Fatto Diritto P.Q.M.

Svolgimento del processo


Con ricorso del 10/4/1996 F.F., premesso di aver lavorato come operaio qualificato, svolgendo le mansioni indicate, alle dipendenze della SAPIS s.p.a. dal 1/7/1972 al 1/6/1989, con l'orario indicato, e di aver percepito una paga inferiore a quella sindacale, rivendicava le relative differenze retributive rispetto al quarto livello, secondo il ccnl, nonchè ulteriori differenze a titolo di festività, lavoro festivo, festività abolite, 14^ mensilità, 13^ mensilità, straordinario, straordinario festivo, ferie non godute e TFR, il tutto come da conteggio allegato.
Chiedeva, quindi, la condanna della società convenuta al pagamento delle differenze retributive come specificate, ovvero di quella diversa somma che fosse emersa all'esito del giudizio.
La SAPIS si costituiva eccependo in via preliminare la inammissibilità e la improcedibilità del ricorso introduttivo per assoluta indeterminatezza delle circostanze di fatto e di diritto, nonchè per carente indicazione dei riferimenti normativi di settore.

○ ○ ○ ○ ○

Esercizi:
**A)** Secondo il brano, in quale periodo F.F. ha lavorato alle dipendenze della SAPIS s.p.a.?
**B)** Trascrivi dal brano il tratto che va da "La SAPIS si" fino a "normativi di settore.".
Usa soltanto il brano riportato qui sopra.

○ ○ ○ ○ ○

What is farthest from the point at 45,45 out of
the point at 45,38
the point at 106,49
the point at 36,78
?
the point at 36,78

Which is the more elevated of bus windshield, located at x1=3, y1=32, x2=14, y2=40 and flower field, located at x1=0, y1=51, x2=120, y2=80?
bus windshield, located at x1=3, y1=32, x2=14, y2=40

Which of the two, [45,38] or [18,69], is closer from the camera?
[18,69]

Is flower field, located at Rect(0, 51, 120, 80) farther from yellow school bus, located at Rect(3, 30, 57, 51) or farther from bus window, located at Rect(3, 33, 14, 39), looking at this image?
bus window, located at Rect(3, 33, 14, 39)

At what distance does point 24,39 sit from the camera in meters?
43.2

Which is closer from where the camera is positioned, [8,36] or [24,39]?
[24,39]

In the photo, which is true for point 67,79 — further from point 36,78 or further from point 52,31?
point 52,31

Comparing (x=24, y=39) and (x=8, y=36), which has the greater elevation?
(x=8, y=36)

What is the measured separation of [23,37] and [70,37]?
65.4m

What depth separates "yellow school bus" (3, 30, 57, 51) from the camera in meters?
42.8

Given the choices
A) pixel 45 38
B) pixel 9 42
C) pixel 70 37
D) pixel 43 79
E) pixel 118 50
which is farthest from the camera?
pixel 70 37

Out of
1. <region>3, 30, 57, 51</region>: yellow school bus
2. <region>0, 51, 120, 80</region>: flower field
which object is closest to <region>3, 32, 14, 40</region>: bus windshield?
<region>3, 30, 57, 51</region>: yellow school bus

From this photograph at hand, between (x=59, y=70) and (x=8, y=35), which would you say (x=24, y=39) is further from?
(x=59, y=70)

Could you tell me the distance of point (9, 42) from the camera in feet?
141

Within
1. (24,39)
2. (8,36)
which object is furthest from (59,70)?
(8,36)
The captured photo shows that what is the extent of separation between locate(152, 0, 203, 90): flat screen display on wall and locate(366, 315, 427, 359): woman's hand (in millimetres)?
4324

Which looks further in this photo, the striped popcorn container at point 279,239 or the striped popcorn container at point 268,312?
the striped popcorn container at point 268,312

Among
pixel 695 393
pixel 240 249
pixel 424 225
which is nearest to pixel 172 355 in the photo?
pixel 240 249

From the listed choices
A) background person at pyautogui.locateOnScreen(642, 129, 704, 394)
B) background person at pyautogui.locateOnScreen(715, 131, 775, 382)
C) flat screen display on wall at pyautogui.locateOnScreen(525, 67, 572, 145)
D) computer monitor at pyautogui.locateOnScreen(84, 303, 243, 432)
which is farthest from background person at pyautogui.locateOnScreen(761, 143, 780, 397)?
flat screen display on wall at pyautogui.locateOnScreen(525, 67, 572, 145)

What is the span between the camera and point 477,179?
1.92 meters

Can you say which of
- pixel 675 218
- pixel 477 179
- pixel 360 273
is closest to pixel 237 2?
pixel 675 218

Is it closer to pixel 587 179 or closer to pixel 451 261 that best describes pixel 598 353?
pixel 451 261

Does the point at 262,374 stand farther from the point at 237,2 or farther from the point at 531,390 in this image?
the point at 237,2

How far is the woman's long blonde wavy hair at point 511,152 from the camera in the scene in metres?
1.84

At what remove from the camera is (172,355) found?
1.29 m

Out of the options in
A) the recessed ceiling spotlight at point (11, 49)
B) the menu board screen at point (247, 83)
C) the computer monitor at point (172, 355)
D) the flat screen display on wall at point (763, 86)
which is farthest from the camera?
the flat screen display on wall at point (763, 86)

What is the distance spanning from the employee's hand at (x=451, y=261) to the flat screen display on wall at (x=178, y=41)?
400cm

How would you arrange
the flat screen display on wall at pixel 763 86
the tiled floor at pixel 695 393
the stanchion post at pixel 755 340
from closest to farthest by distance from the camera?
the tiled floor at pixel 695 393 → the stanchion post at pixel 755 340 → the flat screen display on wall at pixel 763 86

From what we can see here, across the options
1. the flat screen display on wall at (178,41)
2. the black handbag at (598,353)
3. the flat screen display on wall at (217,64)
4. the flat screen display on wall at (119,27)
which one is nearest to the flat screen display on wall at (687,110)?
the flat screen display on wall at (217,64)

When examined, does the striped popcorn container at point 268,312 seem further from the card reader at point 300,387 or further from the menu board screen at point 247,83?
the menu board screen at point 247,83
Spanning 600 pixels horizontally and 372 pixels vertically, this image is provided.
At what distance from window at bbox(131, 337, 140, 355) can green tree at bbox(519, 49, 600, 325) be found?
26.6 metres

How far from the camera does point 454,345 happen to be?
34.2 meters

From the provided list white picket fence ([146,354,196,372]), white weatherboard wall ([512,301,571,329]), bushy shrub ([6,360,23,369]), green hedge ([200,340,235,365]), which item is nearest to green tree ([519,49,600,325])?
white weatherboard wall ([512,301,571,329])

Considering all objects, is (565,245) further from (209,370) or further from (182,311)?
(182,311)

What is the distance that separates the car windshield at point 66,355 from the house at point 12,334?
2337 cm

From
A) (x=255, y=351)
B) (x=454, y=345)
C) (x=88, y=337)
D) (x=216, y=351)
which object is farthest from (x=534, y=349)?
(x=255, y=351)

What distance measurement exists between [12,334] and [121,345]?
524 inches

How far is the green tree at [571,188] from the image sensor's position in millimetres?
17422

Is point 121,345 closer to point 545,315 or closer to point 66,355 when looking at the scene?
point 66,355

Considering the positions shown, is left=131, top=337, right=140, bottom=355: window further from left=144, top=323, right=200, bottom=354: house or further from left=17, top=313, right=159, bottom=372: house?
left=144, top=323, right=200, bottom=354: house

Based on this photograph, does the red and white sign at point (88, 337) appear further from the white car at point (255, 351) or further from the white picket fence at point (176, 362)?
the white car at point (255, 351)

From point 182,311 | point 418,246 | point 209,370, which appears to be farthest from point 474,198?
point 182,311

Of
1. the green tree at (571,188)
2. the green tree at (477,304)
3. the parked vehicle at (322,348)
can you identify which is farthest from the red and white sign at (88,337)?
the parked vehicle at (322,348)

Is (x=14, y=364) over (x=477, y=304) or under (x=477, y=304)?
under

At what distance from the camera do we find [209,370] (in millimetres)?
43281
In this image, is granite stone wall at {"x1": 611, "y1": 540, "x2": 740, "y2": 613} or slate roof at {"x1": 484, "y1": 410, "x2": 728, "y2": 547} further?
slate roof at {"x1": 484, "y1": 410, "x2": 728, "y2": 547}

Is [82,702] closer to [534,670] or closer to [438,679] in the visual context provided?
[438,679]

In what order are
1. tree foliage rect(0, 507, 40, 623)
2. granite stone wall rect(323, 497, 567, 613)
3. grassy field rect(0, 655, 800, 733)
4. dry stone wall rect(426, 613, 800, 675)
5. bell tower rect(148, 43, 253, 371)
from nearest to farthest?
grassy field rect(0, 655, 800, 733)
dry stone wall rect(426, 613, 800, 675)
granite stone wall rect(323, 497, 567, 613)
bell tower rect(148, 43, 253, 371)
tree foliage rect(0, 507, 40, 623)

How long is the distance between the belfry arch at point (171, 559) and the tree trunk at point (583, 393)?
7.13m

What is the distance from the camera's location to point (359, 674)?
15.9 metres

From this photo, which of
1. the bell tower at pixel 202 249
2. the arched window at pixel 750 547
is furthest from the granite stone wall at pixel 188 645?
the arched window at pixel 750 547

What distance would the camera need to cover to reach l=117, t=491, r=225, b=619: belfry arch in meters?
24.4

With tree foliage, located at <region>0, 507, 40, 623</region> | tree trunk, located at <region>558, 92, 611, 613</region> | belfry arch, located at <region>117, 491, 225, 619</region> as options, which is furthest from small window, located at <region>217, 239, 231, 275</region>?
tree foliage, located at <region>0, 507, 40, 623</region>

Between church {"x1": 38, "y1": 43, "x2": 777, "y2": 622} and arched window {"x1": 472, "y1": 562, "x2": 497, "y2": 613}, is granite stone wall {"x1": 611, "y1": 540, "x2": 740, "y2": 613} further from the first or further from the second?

○ ○ ○ ○ ○

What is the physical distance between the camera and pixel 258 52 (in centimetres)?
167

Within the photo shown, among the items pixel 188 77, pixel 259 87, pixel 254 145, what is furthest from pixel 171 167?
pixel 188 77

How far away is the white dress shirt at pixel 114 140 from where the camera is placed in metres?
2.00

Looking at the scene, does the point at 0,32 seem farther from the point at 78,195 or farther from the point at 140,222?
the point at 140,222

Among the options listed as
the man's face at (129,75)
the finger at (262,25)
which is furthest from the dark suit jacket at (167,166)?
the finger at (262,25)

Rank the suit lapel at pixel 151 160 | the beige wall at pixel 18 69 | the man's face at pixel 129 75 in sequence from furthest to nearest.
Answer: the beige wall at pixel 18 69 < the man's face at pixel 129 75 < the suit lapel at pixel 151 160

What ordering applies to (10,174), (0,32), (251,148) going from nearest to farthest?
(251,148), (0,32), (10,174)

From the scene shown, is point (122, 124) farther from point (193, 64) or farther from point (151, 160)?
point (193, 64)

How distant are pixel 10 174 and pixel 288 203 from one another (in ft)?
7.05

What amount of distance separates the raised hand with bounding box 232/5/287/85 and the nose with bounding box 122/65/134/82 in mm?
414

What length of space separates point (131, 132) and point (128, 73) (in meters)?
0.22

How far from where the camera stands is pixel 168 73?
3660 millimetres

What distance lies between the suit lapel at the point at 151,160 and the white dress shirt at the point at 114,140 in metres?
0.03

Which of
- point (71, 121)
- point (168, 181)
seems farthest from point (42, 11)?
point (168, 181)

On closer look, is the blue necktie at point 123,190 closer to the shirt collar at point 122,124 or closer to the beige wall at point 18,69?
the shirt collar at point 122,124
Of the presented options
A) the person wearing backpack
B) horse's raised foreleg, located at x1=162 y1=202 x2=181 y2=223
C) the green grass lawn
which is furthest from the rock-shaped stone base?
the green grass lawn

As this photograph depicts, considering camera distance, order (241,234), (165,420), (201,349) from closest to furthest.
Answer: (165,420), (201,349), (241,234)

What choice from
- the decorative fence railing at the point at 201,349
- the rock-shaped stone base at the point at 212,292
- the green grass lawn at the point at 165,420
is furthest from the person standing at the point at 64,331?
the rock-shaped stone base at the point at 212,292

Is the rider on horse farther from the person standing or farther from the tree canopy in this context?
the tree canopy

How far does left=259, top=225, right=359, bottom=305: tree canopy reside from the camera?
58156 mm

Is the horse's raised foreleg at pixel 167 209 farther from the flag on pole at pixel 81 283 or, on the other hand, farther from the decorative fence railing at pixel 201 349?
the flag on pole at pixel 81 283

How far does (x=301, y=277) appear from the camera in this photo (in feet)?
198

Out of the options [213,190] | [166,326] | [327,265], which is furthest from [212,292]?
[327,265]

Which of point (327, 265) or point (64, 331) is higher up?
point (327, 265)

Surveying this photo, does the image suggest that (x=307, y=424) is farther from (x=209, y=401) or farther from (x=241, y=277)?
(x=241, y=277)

○ ○ ○ ○ ○

Risposte:
**A)** Dal 1/7/1972 al 1/6/1989.

**B)**
La SAPIS si costituiva eccependo in via preliminare la inammissibilità e la improcedibilità del ricorso introduttivo per assoluta indeterminatezza delle circostanze di fatto e di diritto, nonchè per carente indicazione dei riferimenti normativi di settore.